BEGIN Excerpted records

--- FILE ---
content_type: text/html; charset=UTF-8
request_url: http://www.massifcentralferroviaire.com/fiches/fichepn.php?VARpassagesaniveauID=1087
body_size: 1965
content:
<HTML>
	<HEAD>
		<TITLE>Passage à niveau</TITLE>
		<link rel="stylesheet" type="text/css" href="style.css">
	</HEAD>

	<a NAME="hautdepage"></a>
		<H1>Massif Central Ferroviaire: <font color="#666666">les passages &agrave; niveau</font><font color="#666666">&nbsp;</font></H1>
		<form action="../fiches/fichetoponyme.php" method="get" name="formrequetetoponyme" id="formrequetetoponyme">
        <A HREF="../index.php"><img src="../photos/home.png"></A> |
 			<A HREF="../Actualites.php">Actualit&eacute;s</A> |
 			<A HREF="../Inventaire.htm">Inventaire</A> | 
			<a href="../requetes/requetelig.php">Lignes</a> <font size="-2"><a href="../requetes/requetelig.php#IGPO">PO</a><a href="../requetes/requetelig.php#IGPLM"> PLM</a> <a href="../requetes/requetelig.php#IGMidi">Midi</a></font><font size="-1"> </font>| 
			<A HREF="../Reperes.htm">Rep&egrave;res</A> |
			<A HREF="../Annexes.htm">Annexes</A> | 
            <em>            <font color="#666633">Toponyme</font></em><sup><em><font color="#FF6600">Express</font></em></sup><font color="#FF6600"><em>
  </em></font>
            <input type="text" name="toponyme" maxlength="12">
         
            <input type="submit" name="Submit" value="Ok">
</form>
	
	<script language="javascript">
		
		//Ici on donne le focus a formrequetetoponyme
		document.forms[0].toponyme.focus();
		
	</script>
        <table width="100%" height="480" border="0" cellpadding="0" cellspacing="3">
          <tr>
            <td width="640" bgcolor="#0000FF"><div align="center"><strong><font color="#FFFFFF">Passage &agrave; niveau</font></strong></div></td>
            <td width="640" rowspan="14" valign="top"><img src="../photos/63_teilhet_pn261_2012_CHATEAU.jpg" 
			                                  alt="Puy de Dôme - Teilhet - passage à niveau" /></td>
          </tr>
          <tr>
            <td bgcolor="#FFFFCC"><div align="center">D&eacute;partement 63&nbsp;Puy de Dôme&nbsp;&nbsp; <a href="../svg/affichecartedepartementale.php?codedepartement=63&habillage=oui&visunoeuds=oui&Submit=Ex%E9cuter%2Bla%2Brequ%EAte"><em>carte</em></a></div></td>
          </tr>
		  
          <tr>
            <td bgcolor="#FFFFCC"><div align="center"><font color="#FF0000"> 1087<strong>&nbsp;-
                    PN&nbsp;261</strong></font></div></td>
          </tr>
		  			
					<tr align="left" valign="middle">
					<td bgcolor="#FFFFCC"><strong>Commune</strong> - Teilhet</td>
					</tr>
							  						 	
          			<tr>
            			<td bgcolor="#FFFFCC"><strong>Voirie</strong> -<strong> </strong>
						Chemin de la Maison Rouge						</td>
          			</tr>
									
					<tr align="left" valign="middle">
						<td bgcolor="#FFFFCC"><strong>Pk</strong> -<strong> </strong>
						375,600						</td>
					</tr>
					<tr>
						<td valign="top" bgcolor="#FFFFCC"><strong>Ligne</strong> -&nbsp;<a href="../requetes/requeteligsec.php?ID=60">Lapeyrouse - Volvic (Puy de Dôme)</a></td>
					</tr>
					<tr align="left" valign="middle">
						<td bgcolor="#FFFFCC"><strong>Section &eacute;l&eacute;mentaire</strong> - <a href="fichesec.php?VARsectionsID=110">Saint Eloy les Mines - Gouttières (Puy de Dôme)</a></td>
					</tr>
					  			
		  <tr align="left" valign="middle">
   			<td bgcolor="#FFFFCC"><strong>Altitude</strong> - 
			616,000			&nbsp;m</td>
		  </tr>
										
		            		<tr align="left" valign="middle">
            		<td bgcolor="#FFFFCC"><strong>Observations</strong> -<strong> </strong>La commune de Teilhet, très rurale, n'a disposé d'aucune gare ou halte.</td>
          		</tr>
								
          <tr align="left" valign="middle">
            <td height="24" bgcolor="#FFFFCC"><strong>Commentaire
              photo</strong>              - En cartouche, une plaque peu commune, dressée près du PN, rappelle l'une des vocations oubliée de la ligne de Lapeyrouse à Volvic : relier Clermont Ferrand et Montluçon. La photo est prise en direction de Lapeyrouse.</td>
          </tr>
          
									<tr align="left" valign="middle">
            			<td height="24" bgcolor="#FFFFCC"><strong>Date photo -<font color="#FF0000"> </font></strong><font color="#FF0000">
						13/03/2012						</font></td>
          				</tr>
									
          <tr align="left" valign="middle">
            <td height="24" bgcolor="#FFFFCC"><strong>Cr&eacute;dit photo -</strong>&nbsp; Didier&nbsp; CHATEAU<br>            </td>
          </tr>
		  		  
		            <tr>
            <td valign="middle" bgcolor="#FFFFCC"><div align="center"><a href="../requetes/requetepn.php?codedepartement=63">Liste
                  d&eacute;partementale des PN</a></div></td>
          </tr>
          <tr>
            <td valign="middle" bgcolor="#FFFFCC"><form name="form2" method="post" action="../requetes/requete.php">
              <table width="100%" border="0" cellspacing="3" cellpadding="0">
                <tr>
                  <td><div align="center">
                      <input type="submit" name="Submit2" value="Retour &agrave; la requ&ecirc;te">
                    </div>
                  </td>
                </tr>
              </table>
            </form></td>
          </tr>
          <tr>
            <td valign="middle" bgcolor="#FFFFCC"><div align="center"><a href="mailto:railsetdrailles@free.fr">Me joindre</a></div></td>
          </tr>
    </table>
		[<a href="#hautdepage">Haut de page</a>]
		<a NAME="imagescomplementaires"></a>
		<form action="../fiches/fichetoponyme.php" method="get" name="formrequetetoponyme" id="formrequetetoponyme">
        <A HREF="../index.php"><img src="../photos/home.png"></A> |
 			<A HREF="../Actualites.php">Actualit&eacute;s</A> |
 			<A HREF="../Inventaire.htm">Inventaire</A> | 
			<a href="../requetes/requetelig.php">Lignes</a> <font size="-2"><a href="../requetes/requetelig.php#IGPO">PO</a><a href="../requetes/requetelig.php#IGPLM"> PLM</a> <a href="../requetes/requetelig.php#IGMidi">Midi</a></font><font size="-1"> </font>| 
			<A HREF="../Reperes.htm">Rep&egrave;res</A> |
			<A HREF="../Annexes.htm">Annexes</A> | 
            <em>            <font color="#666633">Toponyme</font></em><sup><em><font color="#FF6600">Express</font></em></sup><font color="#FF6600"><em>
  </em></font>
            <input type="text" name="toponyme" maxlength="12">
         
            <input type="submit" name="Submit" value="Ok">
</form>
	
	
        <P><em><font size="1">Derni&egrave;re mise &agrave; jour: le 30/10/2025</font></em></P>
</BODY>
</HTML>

END Excerpted records

Write out every line of the data again, exactly as it reads.

* [Solution below]:
--- FILE ---
content_type: text/html; charset=UTF-8
request_url: http://www.massifcentralferroviaire.com/fiches/fichepn.php?VARpassagesaniveauID=1087
body_size: 1965
content:
<HTML>
	<HEAD>
		<TITLE>Passage à niveau</TITLE>
		<link rel="stylesheet" type="text/css" href="style.css">
	</HEAD>

	<a NAME="hautdepage"></a>
		<H1>Massif Central Ferroviaire: <font color="#666666">les passages &agrave; niveau</font><font color="#666666">&nbsp;</font></H1>
		<form action="../fiches/fichetoponyme.php" method="get" name="formrequetetoponyme" id="formrequetetoponyme">
        <A HREF="../index.php"><img src="../photos/home.png"></A> |
 			<A HREF="../Actualites.php">Actualit&eacute;s</A> |
 			<A HREF="../Inventaire.htm">Inventaire</A> | 
			<a href="../requetes/requetelig.php">Lignes</a> <font size="-2"><a href="../requetes/requetelig.php#IGPO">PO</a><a href="../requetes/requetelig.php#IGPLM"> PLM</a> <a href="../requetes/requetelig.php#IGMidi">Midi</a></font><font size="-1"> </font>| 
			<A HREF="../Reperes.htm">Rep&egrave;res</A> |
			<A HREF="../Annexes.htm">Annexes</A> | 
            <em>            <font color="#666633">Toponyme</font></em><sup><em><font color="#FF6600">Express</font></em></sup><font color="#FF6600"><em>
  </em></font>
            <input type="text" name="toponyme" maxlength="12">
         
            <input type="submit" name="Submit" value="Ok">
</form>
	
	<script language="javascript">
		
		//Ici on donne le focus a formrequetetoponyme
		document.forms[0].toponyme.focus();
		
	</script>
        <table width="100%" height="480" border="0" cellpadding="0" cellspacing="3">
          <tr>
            <td width="640" bgcolor="#0000FF"><div align="center"><strong><font color="#FFFFFF">Passage &agrave; niveau</font></strong></div></td>
            <td width="640" rowspan="14" valign="top"><img src="../photos/63_teilhet_pn261_2012_CHATEAU.jpg" 
			                                  alt="Puy de Dôme - Teilhet - passage à niveau" /></td>
          </tr>
          <tr>
            <td bgcolor="#FFFFCC"><div align="center">D&eacute;partement 63&nbsp;Puy de Dôme&nbsp;&nbsp; <a href="../svg/affichecartedepartementale.php?codedepartement=63&habillage=oui&visunoeuds=oui&Submit=Ex%E9cuter%2Bla%2Brequ%EAte"><em>carte</em></a></div></td>
          </tr>
		  
          <tr>
            <td bgcolor="#FFFFCC"><div align="center"><font color="#FF0000"> 1087<strong>&nbsp;-
                    PN&nbsp;261</strong></font></div></td>
          </tr>
		  			
					<tr align="left" valign="middle">
					<td bgcolor="#FFFFCC"><strong>Commune</strong> - Teilhet</td>
					</tr>
							  						 	
          			<tr>
            			<td bgcolor="#FFFFCC"><strong>Voirie</strong> -<strong> </strong>
						Chemin de la Maison Rouge						</td>
          			</tr>
									
					<tr align="left" valign="middle">
						<td bgcolor="#FFFFCC"><strong>Pk</strong> -<strong> </strong>
						375,600						</td>
					</tr>
					<tr>
						<td valign="top" bgcolor="#FFFFCC"><strong>Ligne</strong> -&nbsp;<a href="../requetes/requeteligsec.php?ID=60">Lapeyrouse - Volvic (Puy de Dôme)</a></td>
					</tr>
					<tr align="left" valign="middle">
						<td bgcolor="#FFFFCC"><strong>Section &eacute;l&eacute;mentaire</strong> - <a href="fichesec.php?VARsectionsID=110">Saint Eloy les Mines - Gouttières (Puy de Dôme)</a></td>
					</tr>
					  			
		  <tr align="left" valign="middle">
   			<td bgcolor="#FFFFCC"><strong>Altitude</strong> - 
			616,000			&nbsp;m</td>
		  </tr>
										
		            		<tr align="left" valign="middle">
            		<td bgcolor="#FFFFCC"><strong>Observations</strong> -<strong> </strong>La commune de Teilhet, très rurale, n'a disposé d'aucune gare ou halte.</td>
          		</tr>
								
          <tr align="left" valign="middle">
            <td height="24" bgcolor="#FFFFCC"><strong>Commentaire
              photo</strong>              - En cartouche, une plaque peu commune, dressée près du PN, rappelle l'une des vocations oubliée de la ligne de Lapeyrouse à Volvic : relier Clermont Ferrand et Montluçon. La photo est prise en direction de Lapeyrouse.</td>
          </tr>
          
									<tr align="left" valign="middle">
            			<td height="24" bgcolor="#FFFFCC"><strong>Date photo -<font color="#FF0000"> </font></strong><font color="#FF0000">
						13/03/2012						</font></td>
          				</tr>
									
          <tr align="left" valign="middle">
            <td height="24" bgcolor="#FFFFCC"><strong>Cr&eacute;dit photo -</strong>&nbsp; Didier&nbsp; CHATEAU<br>            </td>
          </tr>
		  		  
		            <tr>
            <td valign="middle" bgcolor="#FFFFCC"><div align="center"><a href="../requetes/requetepn.php?codedepartement=63">Liste
                  d&eacute;partementale des PN</a></div></td>
          </tr>
          <tr>
            <td valign="middle" bgcolor="#FFFFCC"><form name="form2" method="post" action="../requetes/requete.php">
              <table width="100%" border="0" cellspacing="3" cellpadding="0">
                <tr>
                  <td><div align="center">
                      <input type="submit" name="Submit2" value="Retour &agrave; la requ&ecirc;te">
                    </div>
                  </td>
                </tr>
              </table>
            </form></td>
          </tr>
          <tr>
            <td valign="middle" bgcolor="#FFFFCC"><div align="center"><a href="mailto:railsetdrailles@free.fr">Me joindre</a></div></td>
          </tr>
    </table>
		[<a href="#hautdepage">Haut de page</a>]
		<a NAME="imagescomplementaires"></a>
		<form action="../fiches/fichetoponyme.php" method="get" name="formrequetetoponyme" id="formrequetetoponyme">
        <A HREF="../index.php"><img src="../photos/home.png"></A> |
 			<A HREF="../Actualites.php">Actualit&eacute;s</A> |
 			<A HREF="../Inventaire.htm">Inventaire</A> | 
			<a href="../requetes/requetelig.php">Lignes</a> <font size="-2"><a href="../requetes/requetelig.php#IGPO">PO</a><a href="../requetes/requetelig.php#IGPLM"> PLM</a> <a href="../requetes/requetelig.php#IGMidi">Midi</a></font><font size="-1"> </font>| 
			<A HREF="../Reperes.htm">Rep&egrave;res</A> |
			<A HREF="../Annexes.htm">Annexes</A> | 
            <em>            <font color="#666633">Toponyme</font></em><sup><em><font color="#FF6600">Express</font></em></sup><font color="#FF6600"><em>
  </em></font>
            <input type="text" name="toponyme" maxlength="12">
         
            <input type="submit" name="Submit" value="Ok">
</form>
	
	
        <P><em><font size="1">Derni&egrave;re mise &agrave; jour: le 30/10/2025</font></em></P>
</BODY>
</HTML>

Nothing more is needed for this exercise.